* START Passage to read *
At least some members of the European Central Bank's governing council don't want you to conclude that their most recent rate hike was the last one. From Bloomberg:
European Central Bank council member John Hurley said the bank hasn't decided on the future course of interest rates in the dozen euro nations after last week lifting borrowing costs for the first time in five years.
"The governing council has not taken any `ex ante' decision to engage in a series of interest rate increases,'' Hurley said today in a speech at the Federal Reserve Bank of Philadelphia. ``It will continue to monitor all developments closely.''...
ECB chief economist Otmar Issing today suggested the bank hasn't finished raising rates. Issing said the bank is ready to act "whenever we see a threat to price stability.''
And from Reuters:
Lorenzo Bini Smaghi, ECB Executive Board, said the ECB's quarter percentage point rate hike last week, its first in five years, was designed to mop up extra cash in the euro zone.
* END Passage to read *
* START Listed entries *
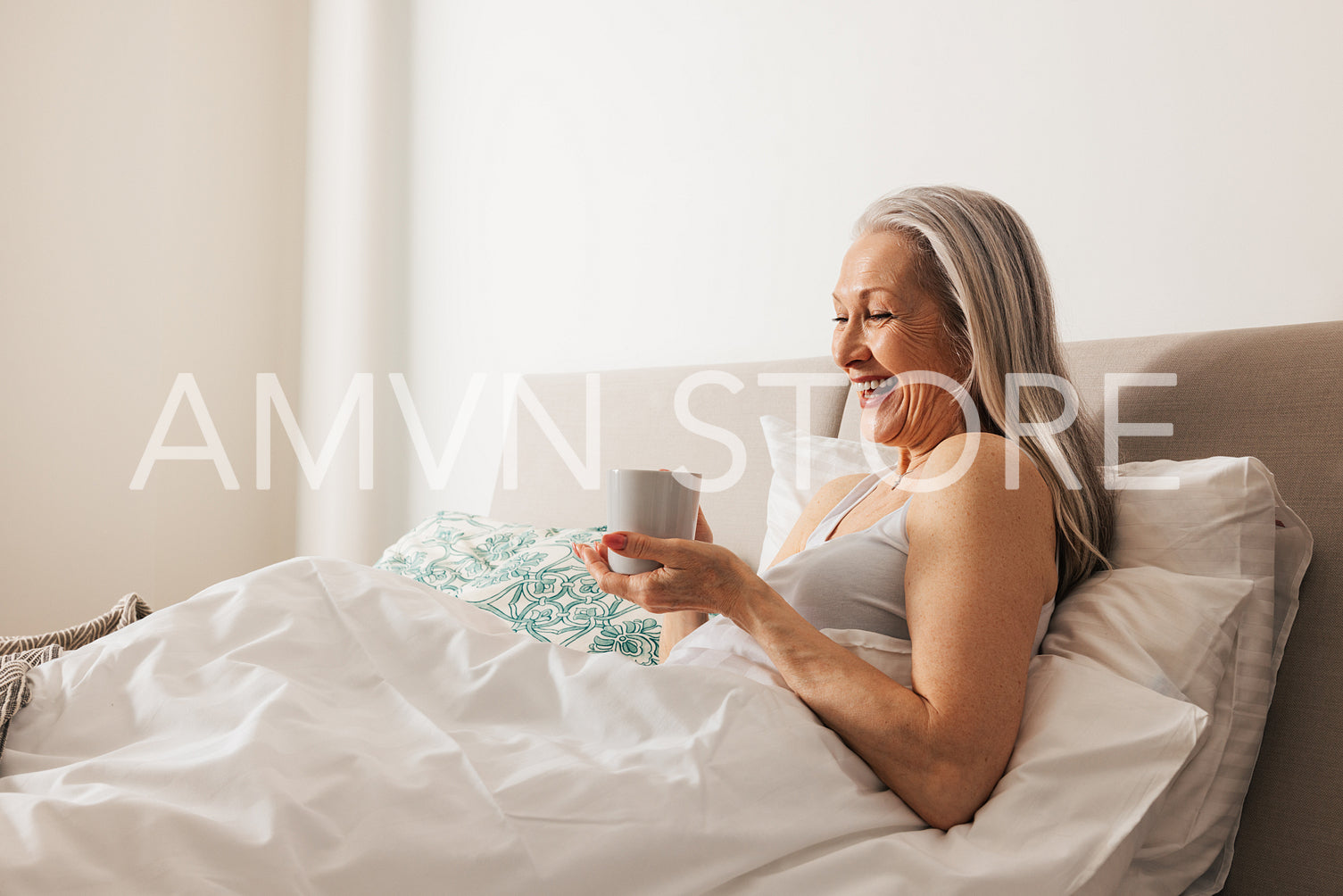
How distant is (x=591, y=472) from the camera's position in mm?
2016

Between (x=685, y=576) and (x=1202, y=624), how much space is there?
21.5 inches

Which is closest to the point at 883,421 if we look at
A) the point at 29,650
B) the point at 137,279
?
the point at 29,650

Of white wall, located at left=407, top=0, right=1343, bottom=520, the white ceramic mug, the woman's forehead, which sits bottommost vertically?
the white ceramic mug

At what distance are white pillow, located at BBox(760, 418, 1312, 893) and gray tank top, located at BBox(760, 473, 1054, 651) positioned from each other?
3.3 inches

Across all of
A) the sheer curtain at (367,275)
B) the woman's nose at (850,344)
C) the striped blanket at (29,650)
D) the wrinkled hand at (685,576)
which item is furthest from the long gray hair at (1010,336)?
the sheer curtain at (367,275)

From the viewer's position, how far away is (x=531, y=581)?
155cm

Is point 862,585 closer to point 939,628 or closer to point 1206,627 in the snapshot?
point 939,628

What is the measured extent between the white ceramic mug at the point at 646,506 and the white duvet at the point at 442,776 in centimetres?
12

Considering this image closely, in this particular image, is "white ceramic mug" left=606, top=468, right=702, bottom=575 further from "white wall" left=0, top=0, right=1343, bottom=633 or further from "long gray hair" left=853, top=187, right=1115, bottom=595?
"white wall" left=0, top=0, right=1343, bottom=633

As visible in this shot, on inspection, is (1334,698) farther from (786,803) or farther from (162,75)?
(162,75)

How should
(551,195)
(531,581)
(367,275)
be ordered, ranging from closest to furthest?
(531,581), (551,195), (367,275)

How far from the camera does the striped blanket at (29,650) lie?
2.55 ft

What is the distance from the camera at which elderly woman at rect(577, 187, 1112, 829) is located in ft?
2.78

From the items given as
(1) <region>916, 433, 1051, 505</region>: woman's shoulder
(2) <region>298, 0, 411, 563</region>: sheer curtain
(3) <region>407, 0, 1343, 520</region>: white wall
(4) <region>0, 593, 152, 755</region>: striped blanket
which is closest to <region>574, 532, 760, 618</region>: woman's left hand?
(1) <region>916, 433, 1051, 505</region>: woman's shoulder
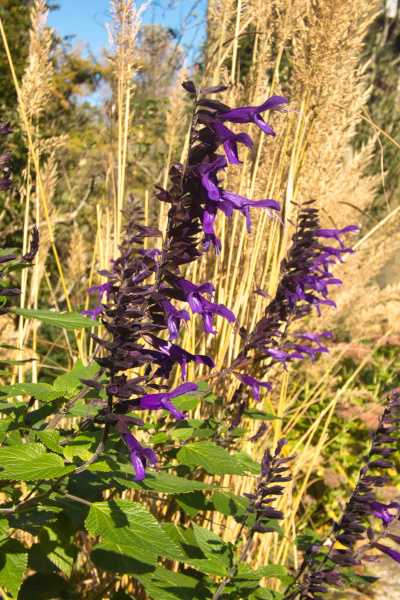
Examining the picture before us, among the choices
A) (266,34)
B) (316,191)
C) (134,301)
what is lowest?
(134,301)

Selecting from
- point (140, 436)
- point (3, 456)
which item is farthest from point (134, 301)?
point (140, 436)

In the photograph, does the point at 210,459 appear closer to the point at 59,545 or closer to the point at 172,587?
the point at 172,587

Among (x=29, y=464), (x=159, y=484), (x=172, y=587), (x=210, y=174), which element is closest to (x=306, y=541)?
(x=172, y=587)

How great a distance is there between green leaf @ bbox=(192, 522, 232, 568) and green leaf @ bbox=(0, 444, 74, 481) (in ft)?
1.81

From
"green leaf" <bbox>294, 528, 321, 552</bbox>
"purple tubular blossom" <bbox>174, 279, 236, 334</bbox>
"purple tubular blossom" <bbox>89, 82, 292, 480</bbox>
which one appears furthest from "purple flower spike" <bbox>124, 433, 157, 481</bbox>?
"green leaf" <bbox>294, 528, 321, 552</bbox>

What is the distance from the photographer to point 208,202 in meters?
0.81

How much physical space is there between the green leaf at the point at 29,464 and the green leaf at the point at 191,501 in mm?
511

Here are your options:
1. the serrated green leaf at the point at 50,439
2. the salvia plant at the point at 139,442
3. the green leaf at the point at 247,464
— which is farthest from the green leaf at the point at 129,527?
the green leaf at the point at 247,464

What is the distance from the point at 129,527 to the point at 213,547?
1.72ft

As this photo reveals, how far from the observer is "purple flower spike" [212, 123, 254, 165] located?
81 centimetres

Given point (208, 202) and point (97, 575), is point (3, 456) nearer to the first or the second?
point (208, 202)

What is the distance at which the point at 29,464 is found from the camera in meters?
0.74

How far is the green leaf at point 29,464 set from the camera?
0.70m

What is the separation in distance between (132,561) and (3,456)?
0.38 metres
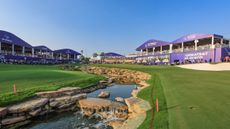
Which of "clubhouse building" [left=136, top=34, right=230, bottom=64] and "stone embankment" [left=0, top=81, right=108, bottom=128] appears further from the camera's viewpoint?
"clubhouse building" [left=136, top=34, right=230, bottom=64]

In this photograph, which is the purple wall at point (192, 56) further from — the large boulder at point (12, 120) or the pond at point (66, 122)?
the large boulder at point (12, 120)

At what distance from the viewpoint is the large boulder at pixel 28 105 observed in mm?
12562

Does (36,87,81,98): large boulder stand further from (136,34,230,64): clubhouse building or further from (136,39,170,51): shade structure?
(136,39,170,51): shade structure

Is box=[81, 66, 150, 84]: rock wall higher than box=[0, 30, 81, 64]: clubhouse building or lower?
lower

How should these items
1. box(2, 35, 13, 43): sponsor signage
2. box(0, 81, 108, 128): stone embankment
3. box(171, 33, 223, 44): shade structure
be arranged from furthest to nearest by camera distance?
box(2, 35, 13, 43): sponsor signage < box(171, 33, 223, 44): shade structure < box(0, 81, 108, 128): stone embankment

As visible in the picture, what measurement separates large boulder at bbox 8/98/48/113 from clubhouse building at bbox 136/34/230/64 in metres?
38.8

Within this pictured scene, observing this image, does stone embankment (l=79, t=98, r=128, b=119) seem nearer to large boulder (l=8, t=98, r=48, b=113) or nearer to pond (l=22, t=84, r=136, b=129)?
pond (l=22, t=84, r=136, b=129)

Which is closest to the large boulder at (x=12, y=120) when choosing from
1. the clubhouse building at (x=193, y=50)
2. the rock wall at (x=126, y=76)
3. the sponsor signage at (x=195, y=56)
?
the rock wall at (x=126, y=76)

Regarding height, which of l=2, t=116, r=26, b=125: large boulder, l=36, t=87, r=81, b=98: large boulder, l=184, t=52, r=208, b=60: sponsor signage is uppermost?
l=184, t=52, r=208, b=60: sponsor signage

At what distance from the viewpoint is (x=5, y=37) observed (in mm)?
55375

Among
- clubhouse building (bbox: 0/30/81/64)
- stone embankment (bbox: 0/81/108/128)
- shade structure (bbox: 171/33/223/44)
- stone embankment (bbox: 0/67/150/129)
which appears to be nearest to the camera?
stone embankment (bbox: 0/67/150/129)

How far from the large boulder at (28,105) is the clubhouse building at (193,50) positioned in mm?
38835

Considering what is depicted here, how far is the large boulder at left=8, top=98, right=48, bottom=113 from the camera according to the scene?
12.6 m

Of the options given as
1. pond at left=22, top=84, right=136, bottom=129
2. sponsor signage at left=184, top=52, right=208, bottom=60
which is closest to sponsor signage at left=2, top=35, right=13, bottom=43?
* END Listed entries *
**Problems**.
- a) Name every person mentioned in the passage on ECB interest rates.
- b) Please write out the stretch of the passage on ECB interest rates from "At least some" through "all developments closely.''...".

**Replies**.
- a) John Hurley, Otmar Issing, Lorenzo Bini Smaghi

- b)
At least some members of the European Central Bank's governing council don't want you to conclude that their most recent rate hike was the last one. From Bloomberg:
European Central Bank council member John Hurley said the bank hasn't decided on the future course of interest rates in the dozen euro nations after last week lifting borrowing costs for the first time in five years.
"The governing council has not taken any `ex ante' decision to engage in a series of interest rate increases,'' Hurley said today in a speech at the Federal Reserve Bank of Philadelphia. ``It will continue to monitor all developments closely.''...